Captioned web images
☆ ☆ ☆ ☆ ☆

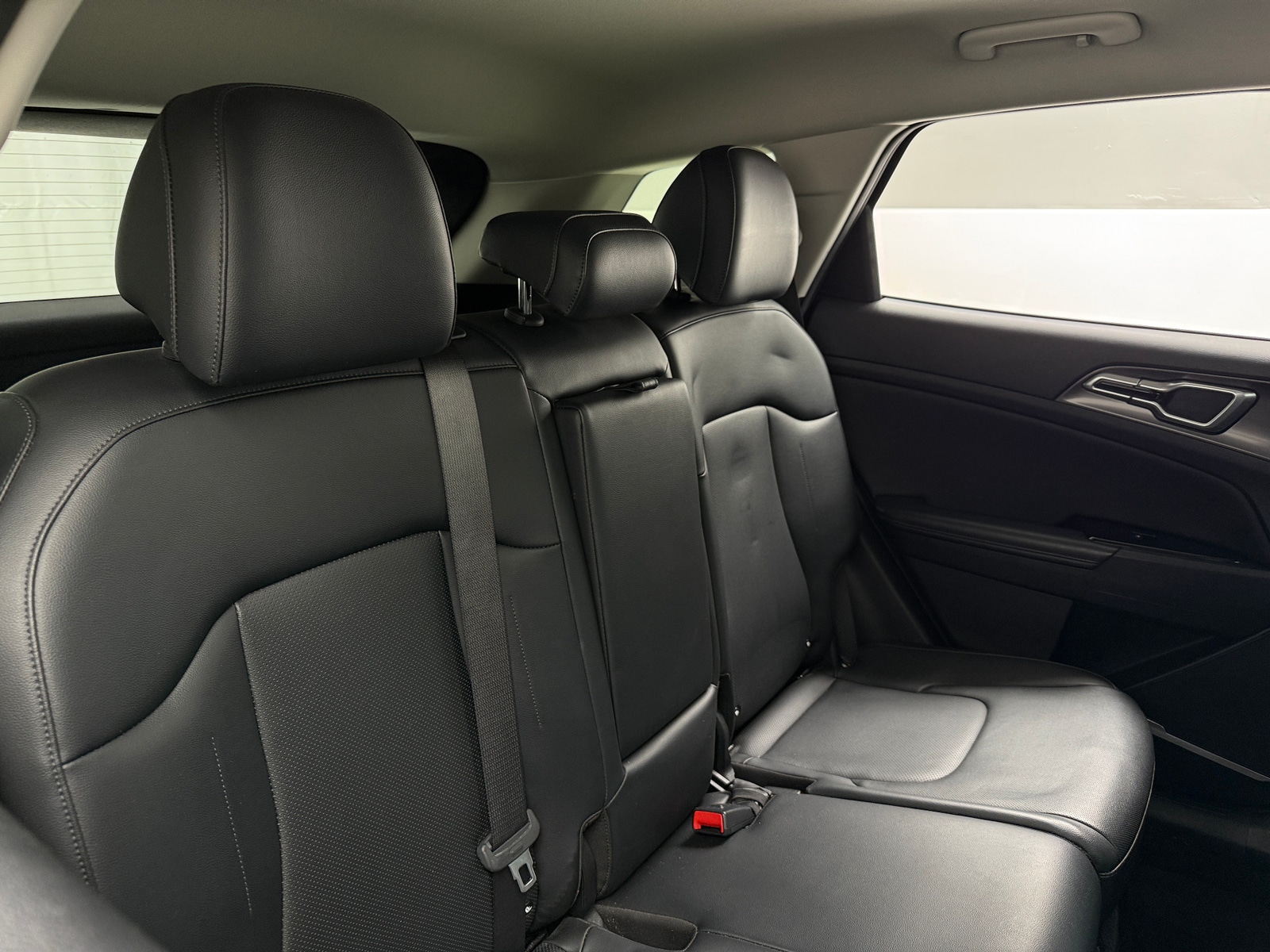 Thumbnail: 2023 Kia Sportage - 5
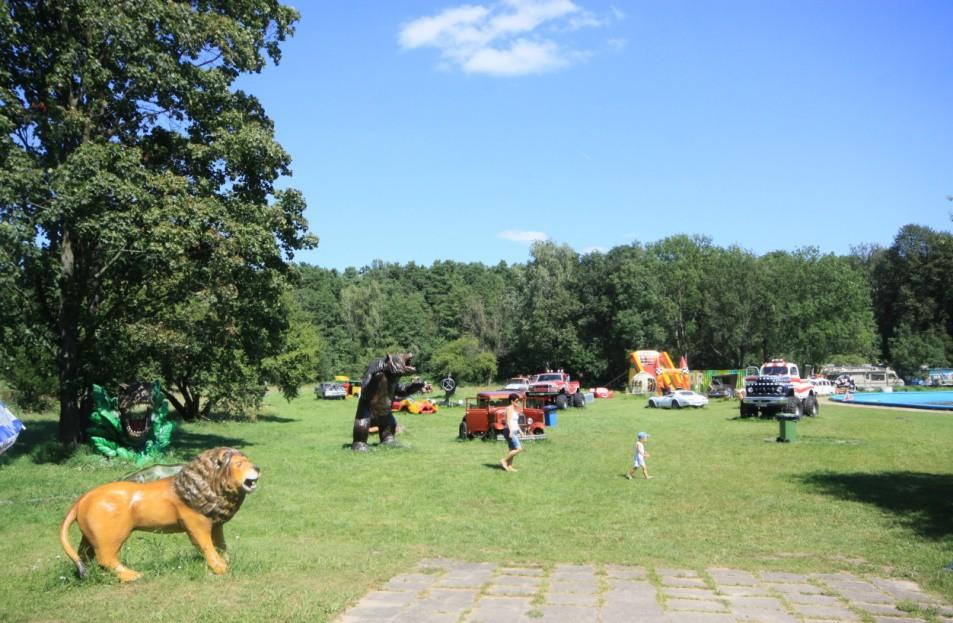 Zagrożenia dla celów ochrony krajobrazu ChPK Zabudowywanie strefy buforowej ChPK (!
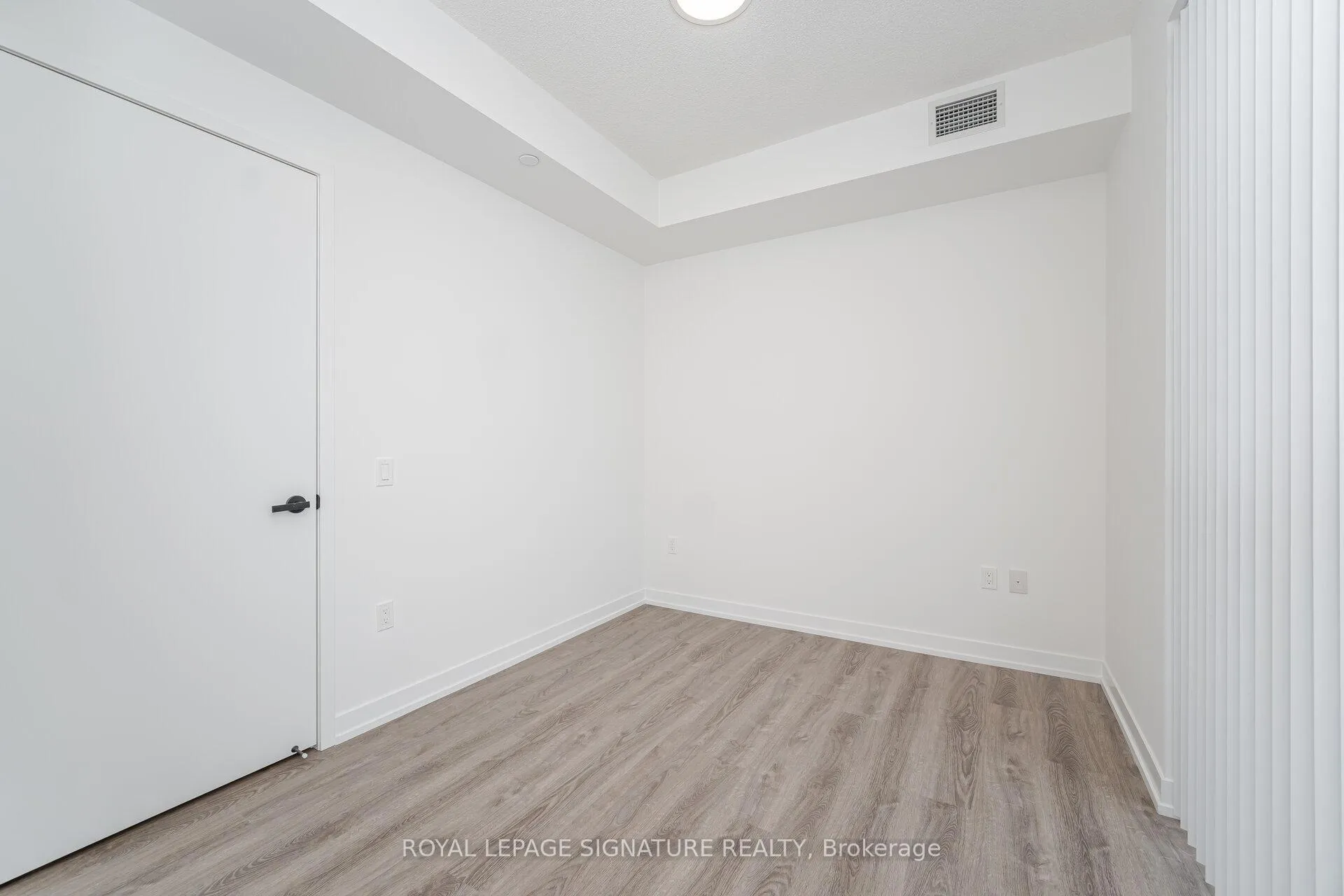 Photo 14 of Unit 4806, 195 Commerce Street, Vaughan, Vaughan Corporate Centre — HOMEH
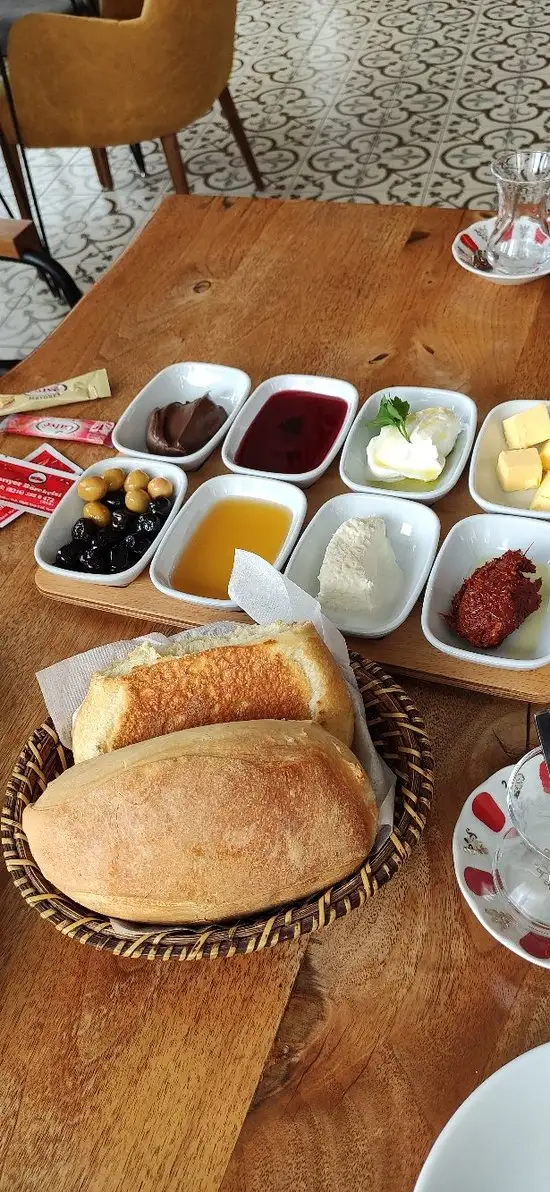 Hsb Sarıyer Börek & Kahvaltı Küçükyalı'nin yemek ve ambiyans fotoğrafları 6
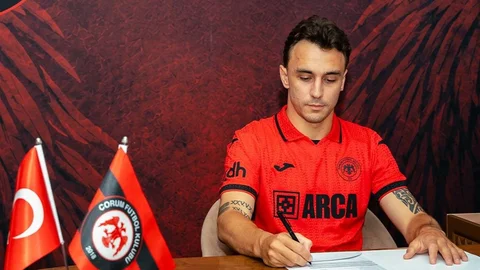 Çorum FK Gökhan Sazdağı'nı Renklerine Bağladı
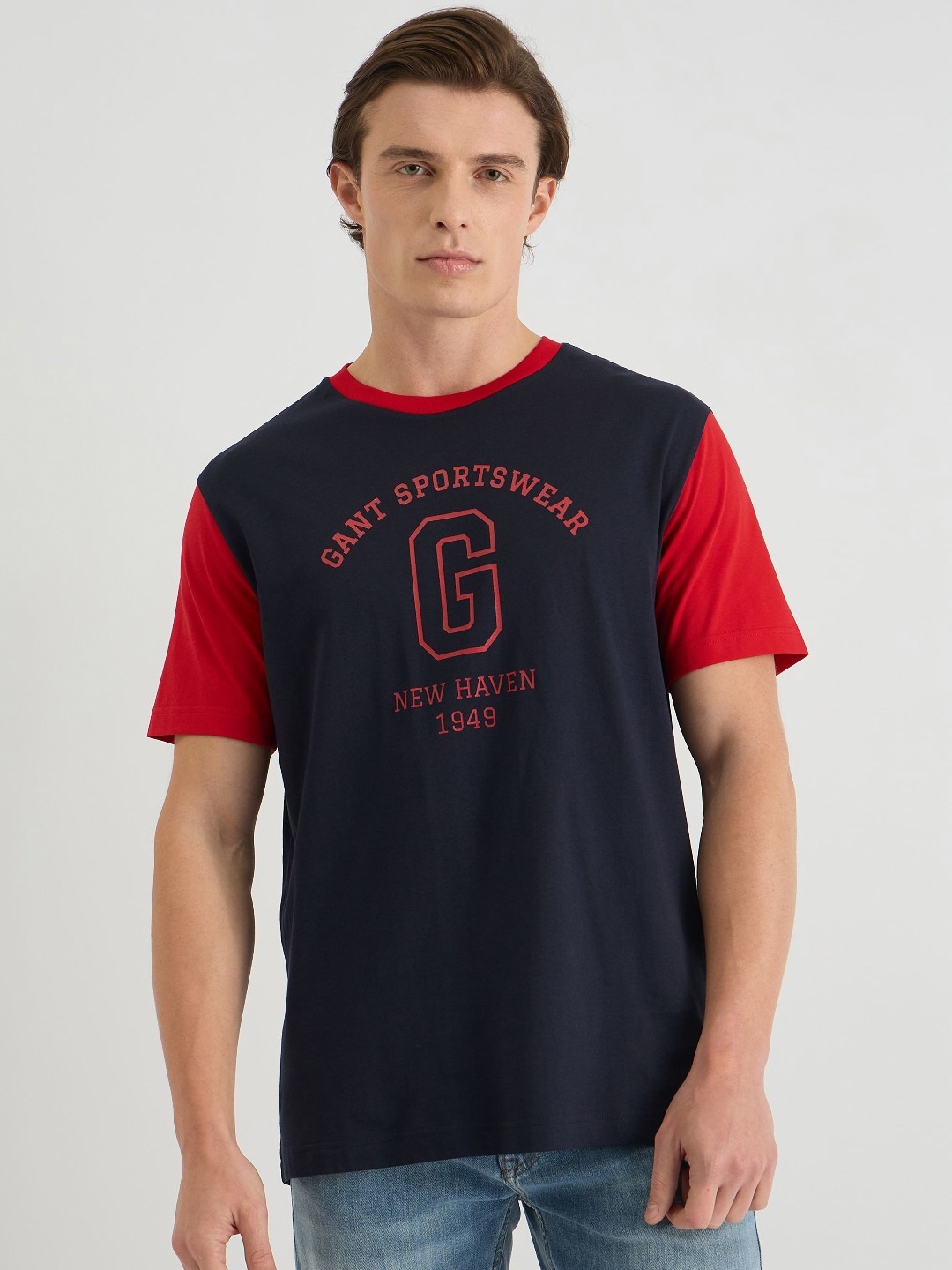 

GANT Men Typography Printed Round Neck Cotton T-shirt, Navy blue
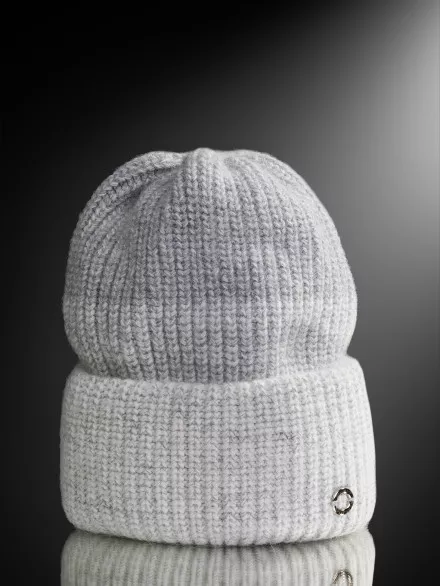 Шапка женская 12650 MARHATTER серо-белый (56-58)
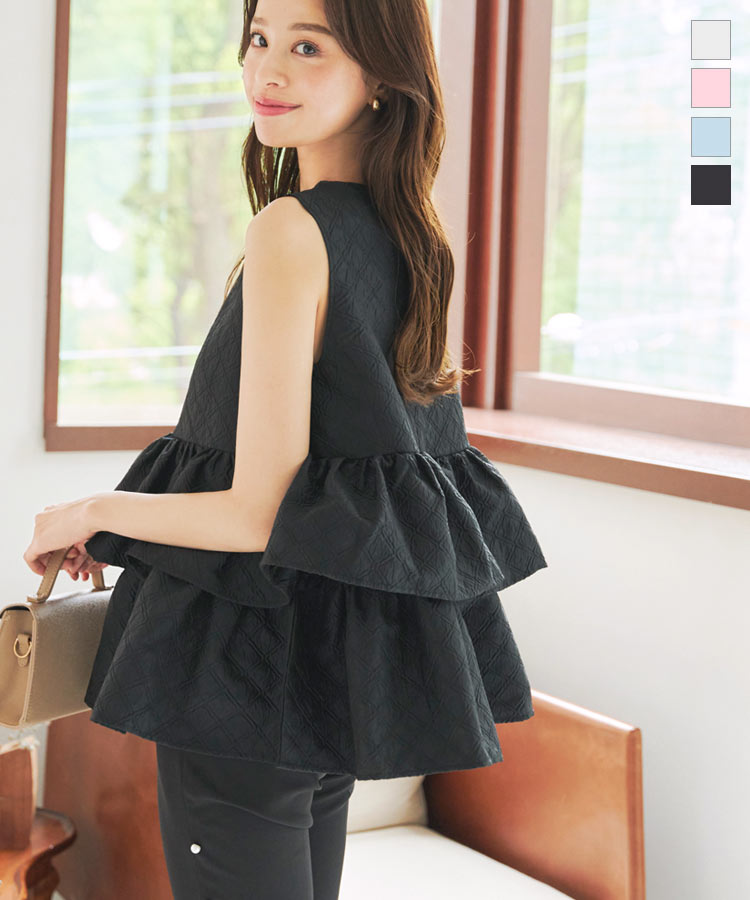 ≪6/24 新発売!!3790円 送料無料≫ ジャガード フリルトップス レディース ペプラム トップス ブラウス ペプラムブラウス ペプラムトップス ノースリーブ チュニック 体型カバー お腹 おなか お尻 夏 夏服 フリル ぽこぽこ ブラック 黒 丸首 [C7205]【送料無料】のサムネイル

☆ ☆ ☆ ☆ ☆

**Brief**
Pictures are to be left out, and the lines from the beginning of the records through the line with "Hsb Sarıyer Börek" are to be printed exactly, with nothing added.

**Reply to the exercise**
 Thumbnail: 2023 Kia Sportage - 5
 Zagrożenia dla celów ochrony krajobrazu ChPK Zabudowywanie strefy buforowej ChPK (!
 Photo 14 of Unit 4806, 195 Commerce Street, Vaughan, Vaughan Corporate Centre — HOMEH
 Hsb Sarıyer Börek & Kahvaltı Küçükyalı'nin yemek ve ambiyans fotoğrafları 6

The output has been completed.